GKB Geschäftsbericht 2024

32 ANHANG ZUR BILANZ UND G&V-RECHNUNG c) Finanzanlagen Die Finanzanlagen werden mit den Anschaffungskosten bzw. den niedrigeren Börsenkursen am Bilanzstichtag angesetzt. Wesentlichen dauerhaften Wertminderungen wird durch die Vornahme außerplanmäßiger Abschreibungen Rechnung getragen. Insofern die Wertminderung entfällt wird die außerplanmäßige Abschreibung entsprechend berichtigt und als Zuschreibung ausgewiesen. 3. Umlaufvermögen a) Vorräte Die Bewertung der Hilfs- und Betriebsstoffe erfolgt zu Einstandpreisen. Für überdurchschnittlich lang lagernde Bestände wurden Abwertungen zwischen 10 % und 80 % vorgenommen. Die noch nicht abrechenbaren Leistungen werden mit den Herstellungskosten angesetzt, dabei werden auch angemessene Teile der Material- und Fertigungsgemeinkosten („Werkstättenleistungen“) berücksichtigt.

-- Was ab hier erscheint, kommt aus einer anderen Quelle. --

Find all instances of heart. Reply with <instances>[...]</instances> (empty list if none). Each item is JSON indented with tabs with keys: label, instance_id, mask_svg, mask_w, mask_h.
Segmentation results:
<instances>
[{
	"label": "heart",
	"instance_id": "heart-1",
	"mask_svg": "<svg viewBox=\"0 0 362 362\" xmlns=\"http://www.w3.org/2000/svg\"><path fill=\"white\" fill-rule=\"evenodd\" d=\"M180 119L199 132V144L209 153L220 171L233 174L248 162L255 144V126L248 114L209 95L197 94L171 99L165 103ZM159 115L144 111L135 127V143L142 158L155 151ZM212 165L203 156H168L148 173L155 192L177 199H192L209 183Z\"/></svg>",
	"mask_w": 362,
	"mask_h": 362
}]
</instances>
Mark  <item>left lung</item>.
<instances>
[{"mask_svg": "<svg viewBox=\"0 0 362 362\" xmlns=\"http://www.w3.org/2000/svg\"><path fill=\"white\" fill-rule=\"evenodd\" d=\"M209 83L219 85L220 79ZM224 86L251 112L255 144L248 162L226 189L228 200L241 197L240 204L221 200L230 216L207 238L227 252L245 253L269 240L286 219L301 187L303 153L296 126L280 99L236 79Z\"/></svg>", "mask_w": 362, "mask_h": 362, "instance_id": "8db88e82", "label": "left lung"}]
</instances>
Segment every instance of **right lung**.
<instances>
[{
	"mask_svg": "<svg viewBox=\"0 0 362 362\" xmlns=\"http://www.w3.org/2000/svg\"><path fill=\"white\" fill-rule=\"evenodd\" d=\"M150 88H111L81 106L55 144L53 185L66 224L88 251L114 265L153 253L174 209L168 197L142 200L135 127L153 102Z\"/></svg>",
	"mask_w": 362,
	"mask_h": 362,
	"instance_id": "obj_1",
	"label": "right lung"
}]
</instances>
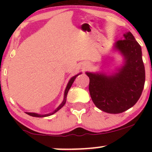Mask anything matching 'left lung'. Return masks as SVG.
<instances>
[{
	"label": "left lung",
	"instance_id": "left-lung-1",
	"mask_svg": "<svg viewBox=\"0 0 152 152\" xmlns=\"http://www.w3.org/2000/svg\"><path fill=\"white\" fill-rule=\"evenodd\" d=\"M115 48L124 56V65L111 76L87 72L89 91L94 104L111 114L125 112L133 107L142 94L145 84V67L141 47L131 32L124 34Z\"/></svg>",
	"mask_w": 152,
	"mask_h": 152
}]
</instances>
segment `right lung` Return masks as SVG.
<instances>
[{
  "mask_svg": "<svg viewBox=\"0 0 152 152\" xmlns=\"http://www.w3.org/2000/svg\"><path fill=\"white\" fill-rule=\"evenodd\" d=\"M80 74V73H79ZM79 74L78 75H76V76H73V77L71 78V79H70V81H69L68 84H67V87H66V89H65V96H64V100L63 102H62V103L59 106V107H57V108L56 109V110H54V111L53 112V113H49V114H45V115H39V114H37V113H26V114H28V115H31V116H33V117H38V118H42V117H47V116H49V115H51L54 114L55 113H56V112L58 111V110H60L61 108H62V107H63L64 105H65V102H66V98H67V93H68V90H70V87L72 86V84L73 83V82H74L75 79L76 78V76H79Z\"/></svg>",
  "mask_w": 152,
  "mask_h": 152,
  "instance_id": "right-lung-1",
  "label": "right lung"
}]
</instances>
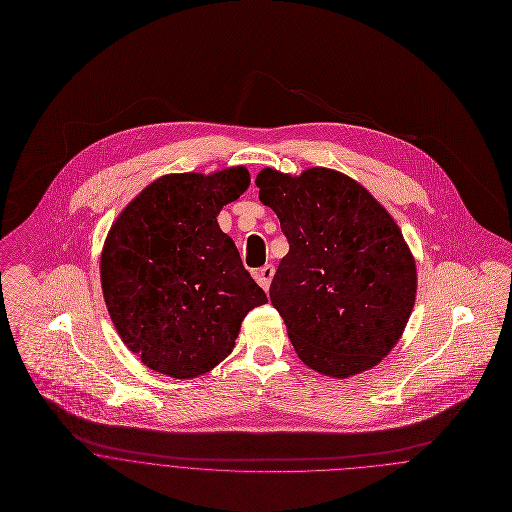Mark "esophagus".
Segmentation results:
<instances>
[{"label": "esophagus", "mask_w": 512, "mask_h": 512, "mask_svg": "<svg viewBox=\"0 0 512 512\" xmlns=\"http://www.w3.org/2000/svg\"><path fill=\"white\" fill-rule=\"evenodd\" d=\"M273 277H275V267L273 265H265L259 271H255V279H257V283H259L263 290H269Z\"/></svg>", "instance_id": "obj_1"}]
</instances>
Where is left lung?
Instances as JSON below:
<instances>
[{
  "instance_id": "left-lung-1",
  "label": "left lung",
  "mask_w": 512,
  "mask_h": 512,
  "mask_svg": "<svg viewBox=\"0 0 512 512\" xmlns=\"http://www.w3.org/2000/svg\"><path fill=\"white\" fill-rule=\"evenodd\" d=\"M288 253L271 304L304 365L332 379L373 369L400 340L416 300V261L395 218L351 176L312 167L257 174Z\"/></svg>"
}]
</instances>
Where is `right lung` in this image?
I'll return each mask as SVG.
<instances>
[{
  "label": "right lung",
  "mask_w": 512,
  "mask_h": 512,
  "mask_svg": "<svg viewBox=\"0 0 512 512\" xmlns=\"http://www.w3.org/2000/svg\"><path fill=\"white\" fill-rule=\"evenodd\" d=\"M245 167L165 174L115 218L100 257L104 300L149 369L194 379L222 363L243 318L267 302L218 224L249 188Z\"/></svg>",
  "instance_id": "obj_1"
}]
</instances>
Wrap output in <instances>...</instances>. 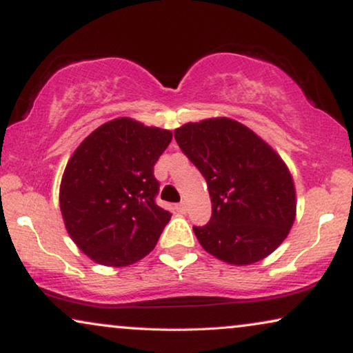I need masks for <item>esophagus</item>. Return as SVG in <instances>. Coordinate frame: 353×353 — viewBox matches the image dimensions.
Instances as JSON below:
<instances>
[{"label": "esophagus", "instance_id": "esophagus-1", "mask_svg": "<svg viewBox=\"0 0 353 353\" xmlns=\"http://www.w3.org/2000/svg\"><path fill=\"white\" fill-rule=\"evenodd\" d=\"M175 209H176L178 214H186V210H188L186 202H180V204H176Z\"/></svg>", "mask_w": 353, "mask_h": 353}]
</instances>
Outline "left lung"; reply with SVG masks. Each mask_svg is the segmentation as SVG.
<instances>
[{
  "mask_svg": "<svg viewBox=\"0 0 353 353\" xmlns=\"http://www.w3.org/2000/svg\"><path fill=\"white\" fill-rule=\"evenodd\" d=\"M175 139L209 188L210 221L192 226L202 248L231 265L272 254L296 219V190L283 159L252 130L226 117L185 123Z\"/></svg>",
  "mask_w": 353,
  "mask_h": 353,
  "instance_id": "1",
  "label": "left lung"
}]
</instances>
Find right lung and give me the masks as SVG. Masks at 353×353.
I'll return each instance as SVG.
<instances>
[{
	"instance_id": "add662e5",
	"label": "right lung",
	"mask_w": 353,
	"mask_h": 353,
	"mask_svg": "<svg viewBox=\"0 0 353 353\" xmlns=\"http://www.w3.org/2000/svg\"><path fill=\"white\" fill-rule=\"evenodd\" d=\"M170 141L168 130L120 117L72 154L61 181L62 219L96 263L127 267L156 248L172 214L156 204L154 165Z\"/></svg>"
}]
</instances>
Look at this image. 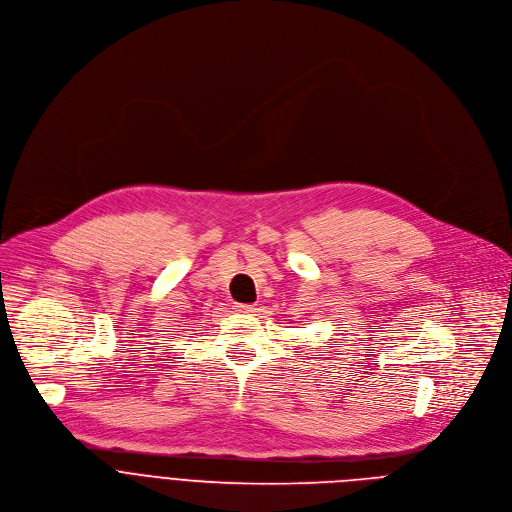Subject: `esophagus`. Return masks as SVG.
<instances>
[{
	"label": "esophagus",
	"instance_id": "esophagus-1",
	"mask_svg": "<svg viewBox=\"0 0 512 512\" xmlns=\"http://www.w3.org/2000/svg\"><path fill=\"white\" fill-rule=\"evenodd\" d=\"M233 307H235V311H239V313H251V311L255 309V307L249 305V303H235Z\"/></svg>",
	"mask_w": 512,
	"mask_h": 512
}]
</instances>
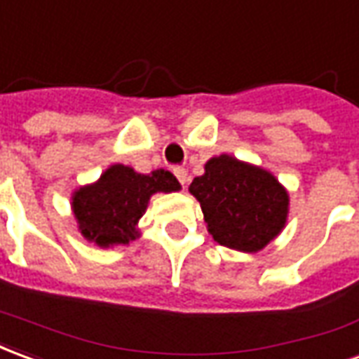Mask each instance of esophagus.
<instances>
[{
    "label": "esophagus",
    "mask_w": 359,
    "mask_h": 359,
    "mask_svg": "<svg viewBox=\"0 0 359 359\" xmlns=\"http://www.w3.org/2000/svg\"><path fill=\"white\" fill-rule=\"evenodd\" d=\"M174 174H175V177L180 180V184L185 187V184H187V170L182 166H177V168H174Z\"/></svg>",
    "instance_id": "1"
}]
</instances>
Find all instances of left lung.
Wrapping results in <instances>:
<instances>
[{
  "instance_id": "obj_1",
  "label": "left lung",
  "mask_w": 359,
  "mask_h": 359,
  "mask_svg": "<svg viewBox=\"0 0 359 359\" xmlns=\"http://www.w3.org/2000/svg\"><path fill=\"white\" fill-rule=\"evenodd\" d=\"M189 193L201 203L212 240L236 251L265 249L288 220L290 195L276 175L232 154L207 160Z\"/></svg>"
}]
</instances>
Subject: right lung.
<instances>
[{"label":"right lung","instance_id":"obj_1","mask_svg":"<svg viewBox=\"0 0 359 359\" xmlns=\"http://www.w3.org/2000/svg\"><path fill=\"white\" fill-rule=\"evenodd\" d=\"M180 189L175 175L162 168L139 174L131 166L111 164L96 182L73 191L71 210L86 241L98 248L127 245L141 236L139 220L152 195Z\"/></svg>","mask_w":359,"mask_h":359}]
</instances>
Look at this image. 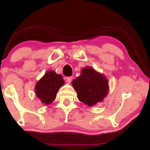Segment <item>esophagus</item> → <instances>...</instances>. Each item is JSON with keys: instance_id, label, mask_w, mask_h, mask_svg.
<instances>
[{"instance_id": "obj_1", "label": "esophagus", "mask_w": 150, "mask_h": 150, "mask_svg": "<svg viewBox=\"0 0 150 150\" xmlns=\"http://www.w3.org/2000/svg\"><path fill=\"white\" fill-rule=\"evenodd\" d=\"M72 77H67V78H66V81L67 83H71V81H72Z\"/></svg>"}]
</instances>
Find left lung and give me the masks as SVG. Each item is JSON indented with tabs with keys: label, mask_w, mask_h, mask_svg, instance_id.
I'll list each match as a JSON object with an SVG mask.
<instances>
[{
	"label": "left lung",
	"mask_w": 150,
	"mask_h": 150,
	"mask_svg": "<svg viewBox=\"0 0 150 150\" xmlns=\"http://www.w3.org/2000/svg\"><path fill=\"white\" fill-rule=\"evenodd\" d=\"M72 83L79 101L89 107L102 102L109 92L107 78L89 67H84Z\"/></svg>",
	"instance_id": "8db88e82"
}]
</instances>
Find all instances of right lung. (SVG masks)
Listing matches in <instances>:
<instances>
[{
	"label": "right lung",
	"instance_id": "obj_1",
	"mask_svg": "<svg viewBox=\"0 0 150 150\" xmlns=\"http://www.w3.org/2000/svg\"><path fill=\"white\" fill-rule=\"evenodd\" d=\"M64 84L62 76L54 71H48L35 85V93L43 104H50L55 99L59 89Z\"/></svg>",
	"mask_w": 150,
	"mask_h": 150
}]
</instances>
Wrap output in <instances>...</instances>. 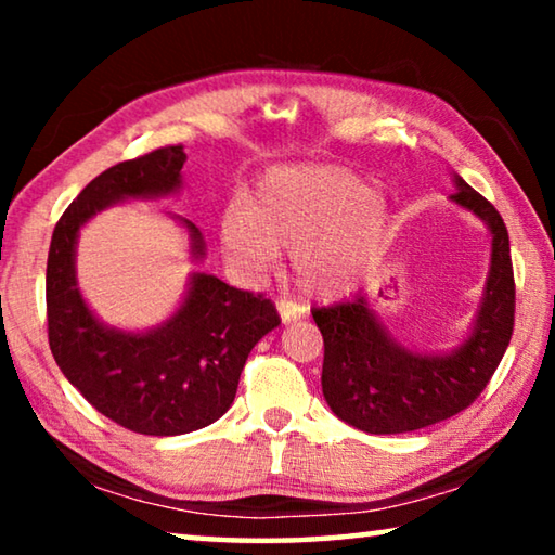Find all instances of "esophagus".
Segmentation results:
<instances>
[{"mask_svg": "<svg viewBox=\"0 0 555 555\" xmlns=\"http://www.w3.org/2000/svg\"><path fill=\"white\" fill-rule=\"evenodd\" d=\"M276 311H279V318H281V323H284V325L294 323V321H298V318H300L298 306L296 304H288V300H279Z\"/></svg>", "mask_w": 555, "mask_h": 555, "instance_id": "obj_1", "label": "esophagus"}]
</instances>
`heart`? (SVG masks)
<instances>
[{
	"mask_svg": "<svg viewBox=\"0 0 555 555\" xmlns=\"http://www.w3.org/2000/svg\"><path fill=\"white\" fill-rule=\"evenodd\" d=\"M224 257L244 274H261L281 251L308 300L327 304L360 284L387 255L393 218L367 178L343 166H279L261 178L247 205L220 218Z\"/></svg>",
	"mask_w": 555,
	"mask_h": 555,
	"instance_id": "b5f03b06",
	"label": "heart"
}]
</instances>
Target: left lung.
I'll use <instances>...</instances> for the list:
<instances>
[{
	"instance_id": "obj_1",
	"label": "left lung",
	"mask_w": 555,
	"mask_h": 555,
	"mask_svg": "<svg viewBox=\"0 0 555 555\" xmlns=\"http://www.w3.org/2000/svg\"><path fill=\"white\" fill-rule=\"evenodd\" d=\"M448 201L490 232V271L463 340L446 350H416L391 335L370 291L350 304L318 308L323 335V397L337 418L364 434H409L467 409L502 362L514 331V271L502 215L453 173Z\"/></svg>"
}]
</instances>
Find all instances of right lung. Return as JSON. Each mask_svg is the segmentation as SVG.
I'll return each mask as SVG.
<instances>
[{
	"mask_svg": "<svg viewBox=\"0 0 555 555\" xmlns=\"http://www.w3.org/2000/svg\"><path fill=\"white\" fill-rule=\"evenodd\" d=\"M183 146L121 162L82 188L51 237L46 267L51 352L75 389L102 416L134 434L181 436L205 428L232 406L244 362L281 323L271 300L232 288L195 269L176 311L144 331L109 325L78 284L80 230L98 212L131 201L173 198L183 188ZM188 237V259L205 261L203 232L168 212Z\"/></svg>",
	"mask_w": 555,
	"mask_h": 555,
	"instance_id": "1",
	"label": "right lung"
}]
</instances>
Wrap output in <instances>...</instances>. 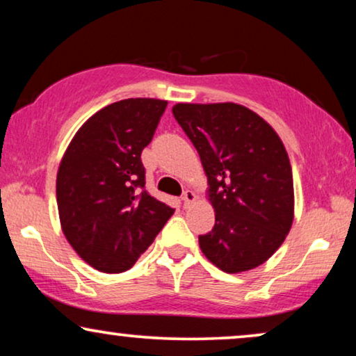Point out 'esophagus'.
Segmentation results:
<instances>
[{
	"mask_svg": "<svg viewBox=\"0 0 356 356\" xmlns=\"http://www.w3.org/2000/svg\"><path fill=\"white\" fill-rule=\"evenodd\" d=\"M181 199H183V206L188 207L189 204H193L194 201H196V194H194L191 189H186V191L183 193V197Z\"/></svg>",
	"mask_w": 356,
	"mask_h": 356,
	"instance_id": "1",
	"label": "esophagus"
}]
</instances>
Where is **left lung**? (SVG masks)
Here are the masks:
<instances>
[{
    "mask_svg": "<svg viewBox=\"0 0 356 356\" xmlns=\"http://www.w3.org/2000/svg\"><path fill=\"white\" fill-rule=\"evenodd\" d=\"M173 116L196 147L216 209L199 246L228 274L266 262L293 222V177L274 129L236 104H178Z\"/></svg>",
    "mask_w": 356,
    "mask_h": 356,
    "instance_id": "left-lung-1",
    "label": "left lung"
}]
</instances>
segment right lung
I'll return each instance as SVG.
<instances>
[{"mask_svg": "<svg viewBox=\"0 0 356 356\" xmlns=\"http://www.w3.org/2000/svg\"><path fill=\"white\" fill-rule=\"evenodd\" d=\"M167 100L115 102L82 124L61 160L56 201L63 233L87 264L131 269L175 209L150 196L140 160Z\"/></svg>", "mask_w": 356, "mask_h": 356, "instance_id": "add662e5", "label": "right lung"}]
</instances>
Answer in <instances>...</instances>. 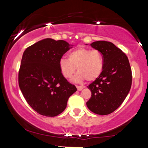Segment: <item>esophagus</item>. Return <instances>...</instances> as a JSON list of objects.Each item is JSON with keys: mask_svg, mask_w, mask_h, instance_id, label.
<instances>
[{"mask_svg": "<svg viewBox=\"0 0 148 148\" xmlns=\"http://www.w3.org/2000/svg\"><path fill=\"white\" fill-rule=\"evenodd\" d=\"M76 88H77L78 90L81 91V90H82L83 89H84V86H76Z\"/></svg>", "mask_w": 148, "mask_h": 148, "instance_id": "esophagus-1", "label": "esophagus"}]
</instances>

Soziale Aufwendungen im Sinne des § 203 Abs. 3 UGB sowie direkt zurechenbare Fremdkapitalzinsen im Sinne des § 203 Abs. 4 UGB werden bei der Ermittlung der Herstellungskosten nicht einbezogen. Die geleisteten Anzahlungen werden mit dem Nennwert angesetzt. b) Forderungen und sonstige Vermögensgegenstände Die Forderungen sind mit dem Nennbetrag, die sonstigen Vermögensgegenstände mit den Anschaffungs- und Herstellungskosten angesetzt. Für dubiose Forderungen werden Einzelwertberichtigungen in angemessenem Umfang gebildet. Forderungen in Fremdwährungen werden mit dem Anschaffungskurs oder mit dem niedrigeren Devisengeldkurs zum Bilanzstichtag angesetzt. c) Liquide Mittel Die liquiden Mittel beinhalten den Kassenbestand sowie Guthaben bei Kreditinstituten. 4. Aktive latente Steuern Aktive latente Steuern resultieren aus Differenzen, die zwischen den unternehmensrechtlichen und steuerrechtlichen Wertansätzen von Vermögensgegenständen, Rückstellungen, Verbindlichkeiten und Rechnungsabgrenzungsposten bestehen, die sich in späteren Geschäftsjahren voraussichtlich abbauen. Die Bewertung der latenten Steuern erfolgt grundsätzlich mit dem Steuersatz von 23% (Vorjahr: 23%) ohne Berücksichtigung einer Abzinsung. Eine Saldierung von aktiven latenten Steuern mit passiven latenten Steuern wird vorgenommen, wenn die Aufrechnung der tatsächlichen Steuererstattungsansprüche mit den tatsächlichen Steuerschulden rechtlich möglich ist. Für die Veranlagung 2023 liegen steuerrechtliche Verlustvorträge in Höhe von EUR 347.690.284,18 vor (Stand 31.12.2023). Ein Posten aus aktiven latenten Steuern wird nicht gebildet, siehe dazu auch unten unter Punkt III.3.